PROBLEMS TO WORK ON:
- a) In the geosphere excerpt, rewrite the stretch from "Being the good" through "is volcanic ash.", changing "Iceland" to "Hawaii".
- b) Write what comes next in the text on Earth's moving and changing geosphere, picking up after its final sentence.

##### EXCERPT #####

Geosphere: Moving and Changing

When you look at a mountain, or a valley, do you wonder how it got there?

A farm is nestled at the base of beautiful mountains. These mountains are volcanoes.

When you look at a map of the world, have you ever noticed how the continents look as though they could almost fit together like a puzzle?

Earth is very old – over 4.5 billion years old. And the land on our planet is constantly moving and changing. It’s happening right NOW!

It’s weird to think about, right? I mean, we know about the water cycle, so we know water on Earth is moving and changing. And we know about wind and changing weather, so we know there’s lots going on in the atmosphere. Plants and animals are growing and moving. That’s no surprise. But sometimes we don’t think about how the very ground beneath us is also moving and changing.

Being the good scientific thinkers you are, I know you’re saying, “WHAT?!? That sounds a little CRAZY! What’s your EVIDENCE?” So, recently I traveled to the country of Iceland to gather some photographic evidence for you.

Ms. Christie-Blick climbing mountains in Iceland. They are all volcanoes in this picture. These have been dormant a long time. The “ground” you see is volcanic ash.

##### INFORMATION PROVIDED #####

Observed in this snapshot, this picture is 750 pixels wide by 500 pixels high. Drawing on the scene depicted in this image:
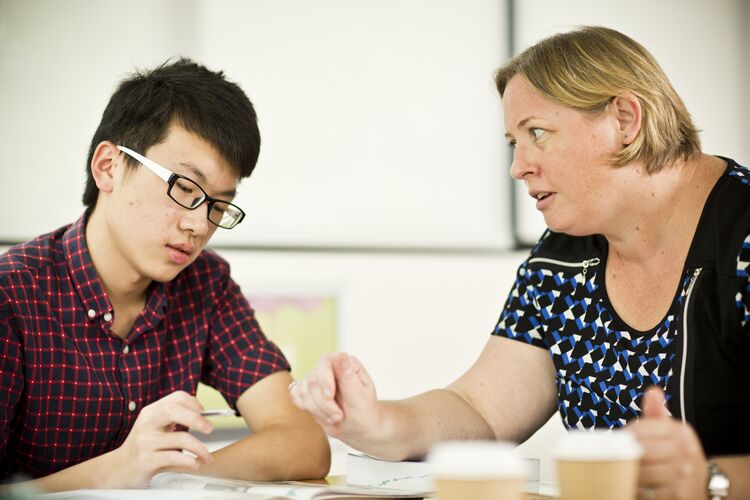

#####

THE ANSWERS:
- a)
Being the good scientific thinkers you are, I know you’re saying, “WHAT?!? That sounds a little CRAZY! What’s your EVIDENCE?” So, recently I traveled to the country of Hawaii to gather some photographic evidence for you.

Ms. Christie-Blick climbing mountains in Hawaii. They are all volcanoes in this picture. These have been dormant a long time. The “ground” you see is volcanic ash.

- b)
Iceland has many mountains because it sits between two continental plates. Since it is right at the edge of two plates, the ground here moves A LOT. This movement causes friction, which creates heat, melting rock underground.


Can you find the country of Iceland? Part of the country is on the North American Plate, and part of it is on the Eurasian Plate. It’s on the boundary of both plates.


Look for the “You Are Here” star on the map, showing that Iceland is at the two plate boundaries.


The underground natural heating creates some weird and wonderful phenomenon around Iceland, like mud pots….

and geysers.

The liquid rock under Iceland, called magma, sometimes breaks through the surface of the earth. We call this a volcano.

When it erupts, the liquid rock from under the earth pours onto the top of the earth and creates more land. As the lava cools, it mounds up higher and higher and can become a very tall mountain, or it can spread out.


Ms. Christie-Blick walks across cooled lava, which has spread across the land for many miles in all directions.

 I saw many different types of volcanic landscapes in Iceland – beautiful and fascinating! In some areas, the land was still very hot. I had to watch out where I stepped.

Other areas had cool ground but their tumultuous history left behind magnificent scenery.


Ms. Christie-Blick inside the caldera of a volcano. It’s been dormant for a long time, and has filled up with rain water. (Chirpy is in the backpack.)


Chirpy sitting on waves of lava that have cooled into rock.



Lava poured out of a volcano and hardened into rock. Years later, an earthquake cracked it open. It filled with rain water and melted snow. Now people throw in coins and make a wish while picnicking at this beautiful spot!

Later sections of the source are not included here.